686
Kennedy, J., dissenting
Perhaps the most grave, and surely the most lasting, disservice of today's decision is that it ensures the Court's own disregard for the federal balance soon will be imparted to our youngest citizens. The Court clears the way for the Federal Government to claim center stage in America's classrooms. Today's decision mandates to teachers instructing and supervising their students the dubious assistance of federal court plaintiffs and their lawyers and makes the federal courts the final arbiters of school policy and of almost every disagreement between students. Enforcement of the federal right recognized by the majority means that federal influence will permeate everything from curriculum decisions to dayto-day classroom logistics and interactions. After today, Johnny will find that the routine problems of adolescence are to be resolved by invoking a federal right to demand assignment to a desk two rows away.

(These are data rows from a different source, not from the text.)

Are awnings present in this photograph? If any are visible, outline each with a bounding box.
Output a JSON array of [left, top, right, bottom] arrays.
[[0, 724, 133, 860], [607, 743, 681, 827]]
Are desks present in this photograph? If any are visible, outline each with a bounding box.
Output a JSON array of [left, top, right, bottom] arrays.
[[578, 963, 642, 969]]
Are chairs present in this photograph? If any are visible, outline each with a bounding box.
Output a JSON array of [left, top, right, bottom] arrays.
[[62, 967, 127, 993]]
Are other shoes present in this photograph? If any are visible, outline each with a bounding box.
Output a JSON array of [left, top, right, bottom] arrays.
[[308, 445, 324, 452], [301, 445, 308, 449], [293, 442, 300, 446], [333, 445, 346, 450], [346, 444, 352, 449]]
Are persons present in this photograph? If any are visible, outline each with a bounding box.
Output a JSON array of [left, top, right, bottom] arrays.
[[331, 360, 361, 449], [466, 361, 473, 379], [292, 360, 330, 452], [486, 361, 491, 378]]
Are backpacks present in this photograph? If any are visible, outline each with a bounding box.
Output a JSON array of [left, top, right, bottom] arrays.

As its holding makes painfully clear, the majority's watered-down version of the Spending Clause clear-statement rule is no substitute for the real protections of state and local autonomy that our constitutional system requires. If there be any doubt of the futility of the Court's attempt to hedge its holding about with words of limitation for future cases, the result in this case provides the answer. The complaint of this fifth grader survives and the school will be compelled to answer in federal court. We can be assured that like suits will follow—suits, which in cost and number, will impose serious financial burdens on local school districts, the taxpayers who support them, and the children they serve. Federalism and our struggling school systems deserve better from this Court. I dissent.